[[ TEXT BLOCK open ]]
Life is expensive. Frustrating as that statement may be, it’s certainly no secret. So how exactly do you manage a budget when things are so tight, financially? As you navigate your salary, bills and the impact each has on your bank account, keep these tips in mind to effectively manage your budget.
Consider What You’re Taking In Monthly
For most of us, this simply means you should know what your salary for the month is (if you’re paid bi-weekly, simply combine those payments to determine the monthly income).
Additionally, if you have consistent part-time work or side hustles to include in these considerations, make sure you are factoring in those details. One-off payments (for instance, Birthday checks), shouldn’t be factored in here, as it’s not a consistent monthly source of income.
Consider Your Monthly Bills
Next, you’ll want to factor out every monthly bill you have, regardless of the size. This means you shouldn’t be stopping once you factor in rent or mortgage payments, gas, electric and water bills – but should also be including applicable student loans, cable bills (and any supplementary subscription services), your average monthly grocery bill, your average monthly car expenditures, etc.
Your monthly bills likely eat into a majority of your monthly income, so you should take this opportunity to determine exactly what those expenses look like in total so you can see what you’re left with on a monthly basis.
Split the Difference
As mentioned above, you should be splitting the difference between your monthly income and your monthly bills to determine how much (if any) is left. This is the foundation you need to base all other “optional” expenditures on.
Limit Extraneous Spending
Spending money on “wants” can get out of hand rather quickly, so it’s important you set a hard limit for yourself on a monthly or weekly basis.
Build an “In Case of Emergency” Fund
Sometimes, larger expenses arise that can’t be covered from a single month’s “fun money” savings. Rather than splurging whenever you feel like it, plan for these larger expenditures!
Things can go wrong at any moment, whether that’s the need for a new household appliance, a hospital visit, a popped car tire, etc., and there’s no way to plan for that. However, you can set aside money every month that adds up over time from which you can pull emergency funds when needed. This effectively prevents you from draining your savings and ensures you’re covered, even in the event of an emergency.
Granted, saving consistently over time isn’t always a possibility, but when it is, make sure you’re playing the long game.
Set Goals – Put the Rest in Savings
When possible, you want to be sure you’re saving your money for the long run. Yes, this means you should be simply saving money and not touching it. Set a high goal for yourself – this way, you’ll always remember to put some money away if you can each month. You can even set a certain percentage to come off the top to go straight to savings before any spending happens.
Budgeting is no fun, but it is necessary if you want to build a solid savings that you can rely on and invest with over time. When it comes to managing your budget, you should always be on top of your income versus expenditures, and monitor your spending, regardless of where it’s funneling.
[[ TEXT BLOCK closed ]]
[[ SUPPLIED ENTRIES open ]]
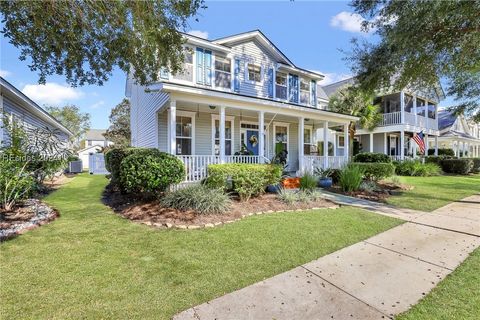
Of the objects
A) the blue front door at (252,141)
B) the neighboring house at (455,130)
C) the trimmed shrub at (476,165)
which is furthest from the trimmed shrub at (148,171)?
the trimmed shrub at (476,165)

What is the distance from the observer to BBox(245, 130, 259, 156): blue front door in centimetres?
1362

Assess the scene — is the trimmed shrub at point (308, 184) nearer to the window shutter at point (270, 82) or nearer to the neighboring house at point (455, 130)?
the window shutter at point (270, 82)

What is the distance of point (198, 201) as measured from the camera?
647cm

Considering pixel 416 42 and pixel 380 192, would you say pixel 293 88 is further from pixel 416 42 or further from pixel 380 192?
pixel 380 192

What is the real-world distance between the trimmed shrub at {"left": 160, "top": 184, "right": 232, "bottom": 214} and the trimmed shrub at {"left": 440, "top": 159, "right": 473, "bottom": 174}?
21.7m

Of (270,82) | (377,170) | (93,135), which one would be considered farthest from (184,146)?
(93,135)

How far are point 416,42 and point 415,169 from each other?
12.8 m

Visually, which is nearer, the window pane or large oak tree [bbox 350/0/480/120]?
large oak tree [bbox 350/0/480/120]

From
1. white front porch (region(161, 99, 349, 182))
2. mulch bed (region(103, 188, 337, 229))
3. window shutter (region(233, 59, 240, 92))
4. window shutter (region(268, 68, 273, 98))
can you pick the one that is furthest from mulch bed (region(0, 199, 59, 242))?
window shutter (region(268, 68, 273, 98))

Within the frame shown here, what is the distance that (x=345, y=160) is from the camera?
1364 cm

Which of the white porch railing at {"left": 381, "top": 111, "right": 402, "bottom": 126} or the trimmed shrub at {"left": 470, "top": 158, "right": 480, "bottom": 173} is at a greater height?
the white porch railing at {"left": 381, "top": 111, "right": 402, "bottom": 126}

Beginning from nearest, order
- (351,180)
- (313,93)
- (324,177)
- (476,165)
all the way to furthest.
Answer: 1. (351,180)
2. (324,177)
3. (313,93)
4. (476,165)

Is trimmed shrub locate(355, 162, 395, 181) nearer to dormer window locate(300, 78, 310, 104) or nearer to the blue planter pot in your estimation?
the blue planter pot

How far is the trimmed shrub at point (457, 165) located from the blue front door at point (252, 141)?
56.7ft
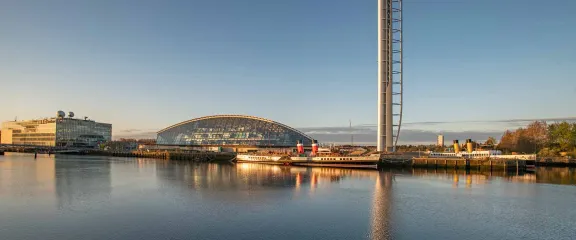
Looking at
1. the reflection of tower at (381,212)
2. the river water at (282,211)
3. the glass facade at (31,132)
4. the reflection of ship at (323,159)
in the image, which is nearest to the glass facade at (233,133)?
the reflection of ship at (323,159)

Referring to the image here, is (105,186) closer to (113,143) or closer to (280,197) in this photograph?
(280,197)

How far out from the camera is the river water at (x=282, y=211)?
73.1 ft

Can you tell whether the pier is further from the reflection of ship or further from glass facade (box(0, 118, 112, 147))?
glass facade (box(0, 118, 112, 147))

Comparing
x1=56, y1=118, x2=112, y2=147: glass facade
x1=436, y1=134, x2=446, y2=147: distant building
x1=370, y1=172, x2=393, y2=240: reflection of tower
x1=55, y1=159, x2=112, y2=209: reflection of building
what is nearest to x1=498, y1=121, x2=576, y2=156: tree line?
x1=436, y1=134, x2=446, y2=147: distant building

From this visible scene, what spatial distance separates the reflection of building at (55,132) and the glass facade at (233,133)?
190 ft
[[ SUPPLIED ENTRIES closed ]]
## WHAT THE EXERCISE ASKS:
Reproduce the budgeting article above word for word, in full.

## ANSWER AREA:
Life is expensive. Frustrating as that statement may be, it’s certainly no secret. So how exactly do you manage a budget when things are so tight, financially? As you navigate your salary, bills and the impact each has on your bank account, keep these tips in mind to effectively manage your budget.
Consider What You’re Taking In Monthly
For most of us, this simply means you should know what your salary for the month is (if you’re paid bi-weekly, simply combine those payments to determine the monthly income).
Additionally, if you have consistent part-time work or side hustles to include in these considerations, make sure you are factoring in those details. One-off payments (for instance, Birthday checks), shouldn’t be factored in here, as it’s not a consistent monthly source of income.
Consider Your Monthly Bills
Next, you’ll want to factor out every monthly bill you have, regardless of the size. This means you shouldn’t be stopping once you factor in rent or mortgage payments, gas, electric and water bills – but should also be including applicable student loans, cable bills (and any supplementary subscription services), your average monthly grocery bill, your average monthly car expenditures, etc.
Your monthly bills likely eat into a majority of your monthly income, so you should take this opportunity to determine exactly what those expenses look like in total so you can see what you’re left with on a monthly basis.
Split the Difference
As mentioned above, you should be splitting the difference between your monthly income and your monthly bills to determine how much (if any) is left. This is the foundation you need to base all other “optional” expenditures on.
Limit Extraneous Spending
Spending money on “wants” can get out of hand rather quickly, so it’s important you set a hard limit for yourself on a monthly or weekly basis.
Build an “In Case of Emergency” Fund
Sometimes, larger expenses arise that can’t be covered from a single month’s “fun money” savings. Rather than splurging whenever you feel like it, plan for these larger expenditures!
Things can go wrong at any moment, whether that’s the need for a new household appliance, a hospital visit, a popped car tire, etc., and there’s no way to plan for that. However, you can set aside money every month that adds up over time from which you can pull emergency funds when needed. This effectively prevents you from draining your savings and ensures you’re covered, even in the event of an emergency.
Granted, saving consistently over time isn’t always a possibility, but when it is, make sure you’re playing the long game.
Set Goals – Put the Rest in Savings
When possible, you want to be sure you’re saving your money for the long run. Yes, this means you should be simply saving money and not touching it. Set a high goal for yourself – this way, you’ll always remember to put some money away if you can each month. You can even set a certain percentage to come off the top to go straight to savings before any spending happens.
Budgeting is no fun, but it is necessary if you want to build a solid savings that you can rely on and invest with over time. When it comes to managing your budget, you should always be on top of your income versus expenditures, and monitor your spending, regardless of where it’s funneling.